### YOUR OBJECTIVE
Format every line of the items below as a numbered list, omitting the blank lines.

### GIVEN ENTRIES
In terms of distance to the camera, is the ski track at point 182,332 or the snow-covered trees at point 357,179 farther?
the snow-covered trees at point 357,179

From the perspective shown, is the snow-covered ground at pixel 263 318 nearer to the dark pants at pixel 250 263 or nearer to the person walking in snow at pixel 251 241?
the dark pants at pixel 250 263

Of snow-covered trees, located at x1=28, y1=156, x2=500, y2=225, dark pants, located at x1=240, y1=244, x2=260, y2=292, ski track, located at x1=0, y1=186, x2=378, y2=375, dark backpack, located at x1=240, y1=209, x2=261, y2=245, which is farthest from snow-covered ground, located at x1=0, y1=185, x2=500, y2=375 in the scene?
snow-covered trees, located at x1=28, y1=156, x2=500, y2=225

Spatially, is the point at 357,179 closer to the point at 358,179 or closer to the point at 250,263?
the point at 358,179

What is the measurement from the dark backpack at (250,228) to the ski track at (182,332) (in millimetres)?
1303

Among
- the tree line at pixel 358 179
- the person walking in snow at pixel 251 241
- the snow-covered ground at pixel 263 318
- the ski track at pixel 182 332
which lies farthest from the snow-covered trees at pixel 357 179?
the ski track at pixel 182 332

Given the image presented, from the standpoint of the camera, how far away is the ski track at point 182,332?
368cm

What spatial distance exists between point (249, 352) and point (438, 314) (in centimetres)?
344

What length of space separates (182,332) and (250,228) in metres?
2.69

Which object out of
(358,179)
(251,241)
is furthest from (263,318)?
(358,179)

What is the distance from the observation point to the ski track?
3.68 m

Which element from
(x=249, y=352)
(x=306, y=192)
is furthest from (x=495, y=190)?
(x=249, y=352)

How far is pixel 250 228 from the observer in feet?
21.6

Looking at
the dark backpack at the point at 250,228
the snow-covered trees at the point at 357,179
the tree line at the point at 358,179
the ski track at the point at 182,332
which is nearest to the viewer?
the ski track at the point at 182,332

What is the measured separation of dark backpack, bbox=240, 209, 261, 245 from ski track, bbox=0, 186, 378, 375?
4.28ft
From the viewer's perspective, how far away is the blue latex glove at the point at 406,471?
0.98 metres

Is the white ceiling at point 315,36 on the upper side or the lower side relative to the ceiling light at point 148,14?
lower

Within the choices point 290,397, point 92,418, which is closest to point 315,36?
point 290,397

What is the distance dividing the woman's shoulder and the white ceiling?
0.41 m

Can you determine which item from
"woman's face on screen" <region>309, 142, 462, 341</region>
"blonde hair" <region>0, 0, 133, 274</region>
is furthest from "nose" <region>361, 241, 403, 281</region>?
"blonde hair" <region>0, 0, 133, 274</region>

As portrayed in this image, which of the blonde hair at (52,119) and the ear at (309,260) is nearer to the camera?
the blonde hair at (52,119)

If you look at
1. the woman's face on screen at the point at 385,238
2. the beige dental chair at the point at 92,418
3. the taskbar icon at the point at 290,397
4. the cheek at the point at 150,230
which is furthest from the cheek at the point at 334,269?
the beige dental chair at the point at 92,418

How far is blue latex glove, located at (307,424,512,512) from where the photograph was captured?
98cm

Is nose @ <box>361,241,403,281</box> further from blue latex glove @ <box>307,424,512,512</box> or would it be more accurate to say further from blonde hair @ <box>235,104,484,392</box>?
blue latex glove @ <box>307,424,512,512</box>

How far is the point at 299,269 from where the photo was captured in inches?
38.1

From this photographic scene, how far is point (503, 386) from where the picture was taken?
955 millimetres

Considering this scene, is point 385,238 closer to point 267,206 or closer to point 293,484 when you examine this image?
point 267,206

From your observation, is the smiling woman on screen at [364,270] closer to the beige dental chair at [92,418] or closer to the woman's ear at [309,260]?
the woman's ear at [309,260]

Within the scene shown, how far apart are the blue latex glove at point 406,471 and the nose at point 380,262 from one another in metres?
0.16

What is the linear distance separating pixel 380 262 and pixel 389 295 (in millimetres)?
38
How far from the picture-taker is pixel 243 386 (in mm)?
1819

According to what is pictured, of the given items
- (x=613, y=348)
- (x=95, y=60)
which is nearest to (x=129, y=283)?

### FINISHED TASK
1. In terms of distance to the camera, is the ski track at point 182,332 or the snow-covered trees at point 357,179 farther?
2. the snow-covered trees at point 357,179
3. From the perspective shown, is the snow-covered ground at pixel 263 318 nearer to the dark pants at pixel 250 263 or nearer to the person walking in snow at pixel 251 241?
4. the dark pants at pixel 250 263
5. Of snow-covered trees, located at x1=28, y1=156, x2=500, y2=225, dark pants, located at x1=240, y1=244, x2=260, y2=292, ski track, located at x1=0, y1=186, x2=378, y2=375, dark backpack, located at x1=240, y1=209, x2=261, y2=245, which is farthest from snow-covered ground, located at x1=0, y1=185, x2=500, y2=375 in the scene?
6. snow-covered trees, located at x1=28, y1=156, x2=500, y2=225
7. Spatially, is the point at 357,179 closer to the point at 358,179 or closer to the point at 250,263?
8. the point at 358,179
9. What is the measurement from the dark backpack at (250,228) to the ski track at (182,332) (in millimetres)?
10. 1303
11. Among
12. - the tree line at pixel 358 179
13. - the person walking in snow at pixel 251 241
14. - the snow-covered ground at pixel 263 318
15. - the ski track at pixel 182 332
16. which lies farthest from the snow-covered trees at pixel 357 179?
17. the ski track at pixel 182 332
18. Given the image presented, from the standpoint of the camera, how far away is the ski track at point 182,332?
19. 368cm
20. What spatial distance exists between point (249, 352) and point (438, 314) (in centimetres)?
21. 344
22. What length of space separates (182,332) and (250,228) in metres?
23. 2.69
24. Which object out of
25. (358,179)
26. (251,241)
27. is furthest from (263,318)?
28. (358,179)
29. What is the distance from the observation point to the ski track?
30. 3.68 m
31. Which element from
32. (x=249, y=352)
33. (x=306, y=192)
34. is furthest from (x=495, y=190)?
35. (x=249, y=352)
36. How far is pixel 250 228 from the observer in feet?
37. 21.6
38. Looking at
39. the dark backpack at the point at 250,228
40. the snow-covered trees at the point at 357,179
41. the tree line at the point at 358,179
42. the ski track at the point at 182,332
43. which is nearest to the viewer?
44. the ski track at the point at 182,332
45. What is the measured separation of dark backpack, bbox=240, 209, 261, 245 from ski track, bbox=0, 186, 378, 375?
46. 4.28ft
47. From the viewer's perspective, how far away is the blue latex glove at the point at 406,471?
48. 0.98 metres
49. Is the white ceiling at point 315,36 on the upper side or the lower side relative to the ceiling light at point 148,14?
50. lower
51. Within the choices point 290,397, point 92,418, which is closest to point 315,36?
52. point 290,397
53. What is the distance dividing the woman's shoulder and the white ceiling?
54. 0.41 m
55. Can you determine which item from
56. "woman's face on screen" <region>309, 142, 462, 341</region>
57. "blonde hair" <region>0, 0, 133, 274</region>
58. is furthest from "nose" <region>361, 241, 403, 281</region>?
59. "blonde hair" <region>0, 0, 133, 274</region>
60. As portrayed in this image, which of the blonde hair at (52,119) and the ear at (309,260) is nearer to the camera?
61. the blonde hair at (52,119)
62. If you look at
63. 1. the woman's face on screen at the point at 385,238
64. 2. the beige dental chair at the point at 92,418
65. 3. the taskbar icon at the point at 290,397
66. 4. the cheek at the point at 150,230
67. which is furthest from the cheek at the point at 334,269?
68. the beige dental chair at the point at 92,418
69. How far is blue latex glove, located at (307,424,512,512) from where the photograph was captured?
70. 98cm
71. Is nose @ <box>361,241,403,281</box> further from blue latex glove @ <box>307,424,512,512</box> or would it be more accurate to say further from blonde hair @ <box>235,104,484,392</box>?
72. blue latex glove @ <box>307,424,512,512</box>
73. How far is the point at 299,269 from where the photo was captured in inches?
74. 38.1
75. From this photographic scene, how far is point (503, 386) from where the picture was taken?
76. 955 millimetres
77. Considering this scene, is point 385,238 closer to point 267,206 or closer to point 293,484 when you examine this image?
78. point 267,206
79. From your observation, is the smiling woman on screen at [364,270] closer to the beige dental chair at [92,418] or closer to the woman's ear at [309,260]?
80. the woman's ear at [309,260]
81. Within the scene shown, how far apart are the blue latex glove at point 406,471 and the nose at point 380,262 from one another in metres?
82. 0.16
83. What is the linear distance separating pixel 380 262 and pixel 389 295 (in millimetres)?
84. 38
85. How far from the picture-taker is pixel 243 386 (in mm)?
86. 1819
87. According to what is pictured, of the given items
88. - (x=613, y=348)
89. - (x=95, y=60)
90. which is nearest to (x=129, y=283)?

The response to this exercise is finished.